Jazzidelity: Bruno Heinen Sextet – Karlheinz Stockhausen: Tierkreis
Karlheinz Jazzhausen
„Play Bach“ gibt es seit mehr als 50 Jahren. Auch Beethoven und Chopin wurden häufig von Jazzmusikern adaptiert – und selbst vor Mahler, Schönberg, Webern und Hindemith schreckten sie nicht zurück. Relativ neu im Klassiker-Reigen der Jazzwelt ist Karlheinz Stockhausen (1928–2007) – obwohl der immerhin als Student selbst ein wenig gejazzt hat und zwei jazzaffine Söhne in die Welt setzte. Zu seinen populärsten Werken zählt der kleine Zyklus Tierkreis (1975), eine Folge von zwölf relativ schlichten, reihentechnisch durchorganisierten Melodien. Ursprünglich schrieb Stockhausen diese Musik für mechanische Spieluhren, fertigte aber diverse Bearbeitungen an, erlaubte auch die Interpretation auf beliebigen Instrumenten und ermutigte sogar zur Improvisation. Er ist also nicht ganz unschuldig. Der Jazzpianist Bruno Heinen trägt einen deutschen Namen, lebt aber in London. Sein Vater Ulrich nämlich wurde 1984 von Simon Rattle, damals noch nicht geadelt, vom Rhein nach Birmingham geholt – als Erster Cellist des CBSO. Zuvor hatte Ulrich Heinen in Deutschland mit Stockhausen gearbeitet, und so waren vier der Tierkreis-Musikuhren im Besitz der Familie Heinen gelandet. Sie waren es, die den Sohn Bruno inspirierten: Tierkreis (Babel BDV 13119) ist nicht nur die erste ernsthafte Jazzadaption eines Stockhausen-Werks, sondern zugleich ein wunderbar eigenständiges und immer wieder verblühendes Jazzalbum. Heinens Version von „Taurus“ kommt als Pianotrio mit Latin-Drall, während sich „Gemini“ als rätselhafte Saxofonballade entfaltet. „Cancer“ entwickelt die kontrapunktischen Möglichkeiten eines Jazzquintetts, „Virgo“ dagegen ist ein sanftes Duo von Trompete und Piano. „Scorpio“ legt harte Bläserstaccati über harten Groove, und in „Pisces“ umspielen einander zwei unbegleitete Klarinetten.
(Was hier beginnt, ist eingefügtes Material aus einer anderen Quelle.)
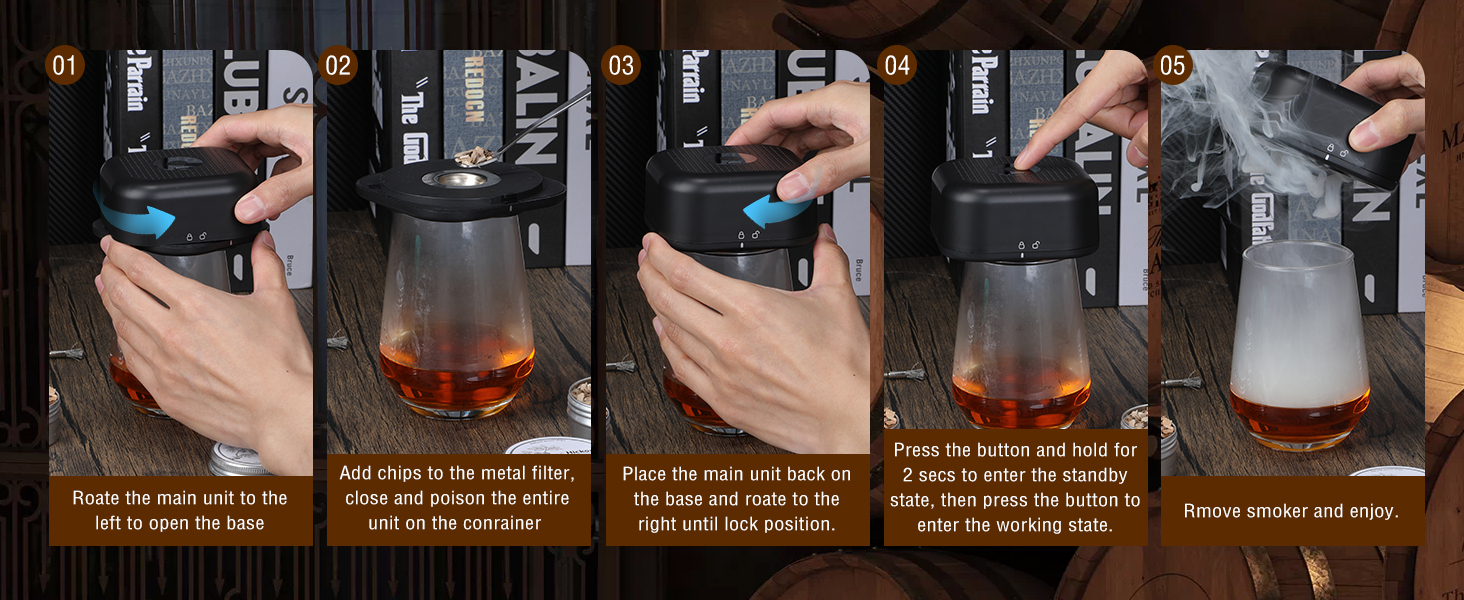 01

Roate the main unit to the left to open the base

02

Add chips to the metal filter, close and poison the entire unit on the conrainer

03

Place the main unit back on the base and roate to the right until lock position.

04

Press the button and hold for 2 secs to enter the standby state, then press the button to enter the working state.

05

Rmove smoker and enjoy.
Bruno Heinen wäre kein Jazzmusiker, würde er mit Stockhausens Musik nicht freizügig verfahren. Manche der Sternzeichen-Melodien hat er verändert, manche jazzmäßig harmonisiert, manche improvisierend ergänzt. Doch bei dieser Vermischung der musikalischen Sphären gibt es erstaunlicherweise nur Gewinner: Die Melodien wirken reicher und reifer, die harmonischen Konzepte originell, die Improvisationen tief inspiriert, der gesamte Tonfall hat etwas prickelnd Neuartiges. Heinen streift dabei viele Facetten des modernen Jazz und findet sogar für die originalen Musikuhren eine spannende neue Rolle als „Duo-Partner“. Der Jazz braucht mehr Stockhausen!